▶ _Request A_
Render the records from the line containing "Looking at what" through the last line of the records as a JSON list of strings, with one string per line and blank lines omitted.

What would the Internet look like without the influence of Mark Zuckerberg?

It’s inarguable that Mark Zuckerberg revolutionised the Internet. Facebook changed it’s purpose radically and infinitely, so much so that it’s hard to imagine the Internet without Zuckerberg. Facebook also inspired other huge apps we use in our daily life, Instagram, Twitter, Snapchat. It changed the way we sell our ideas, the way we write, journalism, well the list could go on and on.

On Thursday, Mark Zuckerberg was awarded an Axel Springer Award, the first of its kind, for being an outstanding entrepreneur.

A speech was made in his honour by longtime friend and mentor, Peter Thiel, and in that speech Thiel envisions and articulates a world without Zuckerberg.

Thiel hypothesises a cyberspace that is research centred and unsafe, in sum, a boring, scary, dark place. We’d still be learning about cyber-safety in University media courses, rather than the social discourse on the Internet and mediums like Instagram.

  • An endless whirlpool and focus on information. “If you could go back to the first years of the new millennium in Silicon Valley, you would hear a lot more about ‘information’ than about people. ‘Organising the world’s information’ was the idea of the age,” Thiel told the audience. “While the implicit goal of computer science had been to build a machine that can do everything a human can do, Facebook has made software that only makes sense as a tool for humans. Its success in doing so has helped to gradually orient software developers away from the mania for replacing people.”

▶ _Source records_
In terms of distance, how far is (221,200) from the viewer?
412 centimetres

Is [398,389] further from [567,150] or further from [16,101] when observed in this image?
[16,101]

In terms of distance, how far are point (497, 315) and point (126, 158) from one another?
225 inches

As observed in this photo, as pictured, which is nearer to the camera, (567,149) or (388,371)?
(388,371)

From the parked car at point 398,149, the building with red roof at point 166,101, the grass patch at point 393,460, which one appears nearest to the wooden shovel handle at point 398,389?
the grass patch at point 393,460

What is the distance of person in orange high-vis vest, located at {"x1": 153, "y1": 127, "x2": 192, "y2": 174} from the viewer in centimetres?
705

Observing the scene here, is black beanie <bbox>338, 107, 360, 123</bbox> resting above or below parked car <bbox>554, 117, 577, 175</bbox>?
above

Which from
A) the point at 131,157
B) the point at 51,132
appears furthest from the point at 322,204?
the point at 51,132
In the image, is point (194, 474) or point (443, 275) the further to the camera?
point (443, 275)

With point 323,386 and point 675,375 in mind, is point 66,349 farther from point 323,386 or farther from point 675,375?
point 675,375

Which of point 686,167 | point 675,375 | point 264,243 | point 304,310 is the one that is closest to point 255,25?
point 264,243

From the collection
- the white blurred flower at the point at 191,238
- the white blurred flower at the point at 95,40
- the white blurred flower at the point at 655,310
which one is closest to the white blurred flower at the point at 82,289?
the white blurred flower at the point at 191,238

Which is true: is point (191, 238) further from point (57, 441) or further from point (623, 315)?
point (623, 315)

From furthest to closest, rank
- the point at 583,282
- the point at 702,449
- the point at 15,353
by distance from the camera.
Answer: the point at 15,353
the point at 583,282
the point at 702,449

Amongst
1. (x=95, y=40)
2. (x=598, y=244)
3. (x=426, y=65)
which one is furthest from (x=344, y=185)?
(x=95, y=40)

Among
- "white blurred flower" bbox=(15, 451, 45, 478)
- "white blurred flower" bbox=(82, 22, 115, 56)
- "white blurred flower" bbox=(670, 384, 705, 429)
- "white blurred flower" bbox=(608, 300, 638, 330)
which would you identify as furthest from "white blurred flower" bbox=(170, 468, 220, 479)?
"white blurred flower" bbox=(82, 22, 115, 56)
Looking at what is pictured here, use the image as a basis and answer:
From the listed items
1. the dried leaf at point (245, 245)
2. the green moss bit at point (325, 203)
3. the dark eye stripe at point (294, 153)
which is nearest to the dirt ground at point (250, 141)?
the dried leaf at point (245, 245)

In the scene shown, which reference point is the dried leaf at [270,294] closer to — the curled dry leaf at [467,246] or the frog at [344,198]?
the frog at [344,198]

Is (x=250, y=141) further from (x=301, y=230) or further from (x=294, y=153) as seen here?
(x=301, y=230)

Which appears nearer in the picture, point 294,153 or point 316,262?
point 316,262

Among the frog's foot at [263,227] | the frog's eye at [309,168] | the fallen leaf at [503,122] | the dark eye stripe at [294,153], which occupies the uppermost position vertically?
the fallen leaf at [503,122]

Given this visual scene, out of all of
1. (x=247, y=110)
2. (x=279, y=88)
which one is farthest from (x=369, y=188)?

▶ _Request B_
Check each statement against the text on Mark Zuckerberg and answer yes or no, quoting the words that decide it: (i) On Thursday, Zuckerberg received an Axel Springer Award. (ii) Zuckerberg himself gave the speech made in his honor. (iii) Thiel pictures an Internet without Zuckerberg as an exciting place.

▶ _Complete response A_
[
  "Looking at what is pictured here, use the image as a basis and answer:",
  "From the listed items",
  "1. the dried leaf at point (245, 245)",
  "2. the green moss bit at point (325, 203)",
  "3. the dark eye stripe at point (294, 153)",
  "which is nearest to the dirt ground at point (250, 141)?",
  "the dried leaf at point (245, 245)",
  "In the scene shown, which reference point is the dried leaf at [270,294] closer to — the curled dry leaf at [467,246] or the frog at [344,198]?",
  "the frog at [344,198]",
  "Is (x=250, y=141) further from (x=301, y=230) or further from (x=294, y=153) as seen here?",
  "(x=301, y=230)",
  "Which appears nearer in the picture, point 294,153 or point 316,262?",
  "point 316,262",
  "Among the frog's foot at [263,227] | the frog's eye at [309,168] | the fallen leaf at [503,122] | the dark eye stripe at [294,153], which occupies the uppermost position vertically?",
  "the fallen leaf at [503,122]",
  "Given this visual scene, out of all of",
  "1. (x=247, y=110)",
  "2. (x=279, y=88)",
  "which one is farthest from (x=369, y=188)?"
]

▶ _Complete response B_
(i) Yes: "Mark Zuckerberg was awarded an Axel Springer Award"
(ii) No: "A speech was made in his honour by longtime friend and mentor, Peter Thiel"
(iii) No: "a boring, scary, dark place"